Transfiguration

Standing here, the sun today provokes me to remember Rephidim.”

The Nile; blood! I held the staff like the wooden serpent it once was and red rolled from the river’s edge upstream and down like a bloody wet blanket. Dead fish floated to the surface as though they had been boiled in a hot cauldron; the stench of death followed.

It was never easy, was it dear friend? Jezebel…prophets of Baal!

No. Never!”

My tongue lodged in the dry socket of my cheek but I never uttered a word, but thousands of them did, and I heard everyone of them. “Is the Lord not among us?” That still echoes in my memory. They wanted water. I struck the rock and we drank. We drank until our bellies bulged like ripe watermelons and our lips were no longer cracked and bleeding.

Silence. Beautiful silence.

I’m here…finally…this mountaintop.

Galilee lies in the distance, white specks like lice dancing in the foothills; the flocks are grazing. “Milk and honey.” It was a promise; a promise to Abraham and Isaac and Jacob.

I cowered in a cave, you know. I thought I was alone. The wind shook the mountain like cattails swaying in a pond. The earth quaked; I clung to the wall to keep from falling as dust rained on me like miniscule granite feathers…there was silence in the noise. Then fire! I thought I would be consumed like a lamb dressed on the alter. The mountain burned with God.” 

The wind whistles up here, it did on Horeb too. “Look, the Lamb of God!

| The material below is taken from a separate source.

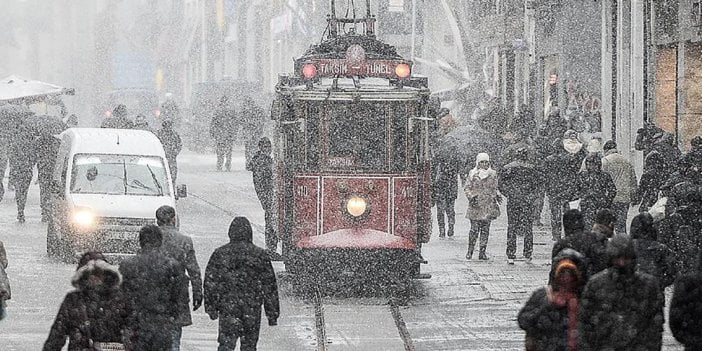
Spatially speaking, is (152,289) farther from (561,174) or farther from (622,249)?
(561,174)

I too had received the promise like Abraham; it kept me going when the masses wanted to turn back, when they wanted fish and melons, cucumbers, leeks and garlic—wages for Pharaoh’s filthy bricks. The Desert of Zin will do that to you, I guess. Most thought we were lost; aimless goats and stubborn donkeys.  

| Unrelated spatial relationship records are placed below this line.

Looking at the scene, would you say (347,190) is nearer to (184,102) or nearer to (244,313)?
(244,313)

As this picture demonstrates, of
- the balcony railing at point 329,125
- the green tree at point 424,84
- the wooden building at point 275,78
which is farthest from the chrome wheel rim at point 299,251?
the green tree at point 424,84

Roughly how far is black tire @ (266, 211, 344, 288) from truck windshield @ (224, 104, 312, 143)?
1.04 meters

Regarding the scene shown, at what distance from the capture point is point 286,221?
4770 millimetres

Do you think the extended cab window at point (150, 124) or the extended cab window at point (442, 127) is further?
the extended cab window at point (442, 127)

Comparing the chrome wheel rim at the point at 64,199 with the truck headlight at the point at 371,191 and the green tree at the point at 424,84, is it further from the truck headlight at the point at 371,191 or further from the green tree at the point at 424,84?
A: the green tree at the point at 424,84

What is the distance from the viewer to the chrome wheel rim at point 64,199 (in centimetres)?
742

I was supposed to speak that day. I seethed in anger at those rebels; I should have used my staff on them, the hard headed lot. My anger kept me from this place of promise. The water flowed and we all drank, each swallow bitter as wormwood to me. I had struck the Rock; the Living Water.”

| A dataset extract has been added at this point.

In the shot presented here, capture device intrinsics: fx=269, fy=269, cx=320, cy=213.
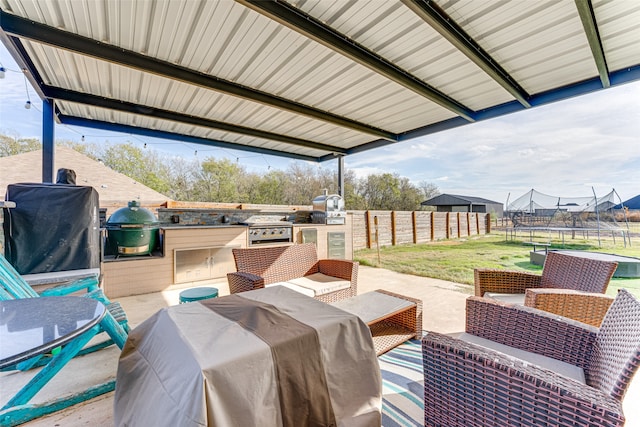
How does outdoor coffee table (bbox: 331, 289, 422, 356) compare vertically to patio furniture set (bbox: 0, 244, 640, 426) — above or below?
below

 “You provided water; I withheld it from Ahab…for years! I drank from the brook and was fed by ravens night and day. Ravens of all creatures! Bread and meat; I wondered who had their provisions picked by a soaring thief so that I could eat. I did my own picking—from the widow at Zarephath—her last bit of flour and oil.

There’s that loudmouth who wanted to walk on water.

I wish I could have spoken to the Rock as I was asked to; I would have made it here a long time ago. Even now my regret sulks inside of me like a forlorn lover languishing in unrequited love. My last day on Horeb was gloriously painful. I had pleaded with God like an annoying three-year-old, “please, please!” The Father had finally had enough; he wouldn’t speak to me again about the matter. It was my fault.

The widow’s son died.”

Canaan land, oh Canaan land, I am here. I could only gaze upon you from the Abarim Range on that last lonely day. I had only seen you from a distance when I blessed the tribes with bittersweet and plaintive cries. They would be going, I would be dying.”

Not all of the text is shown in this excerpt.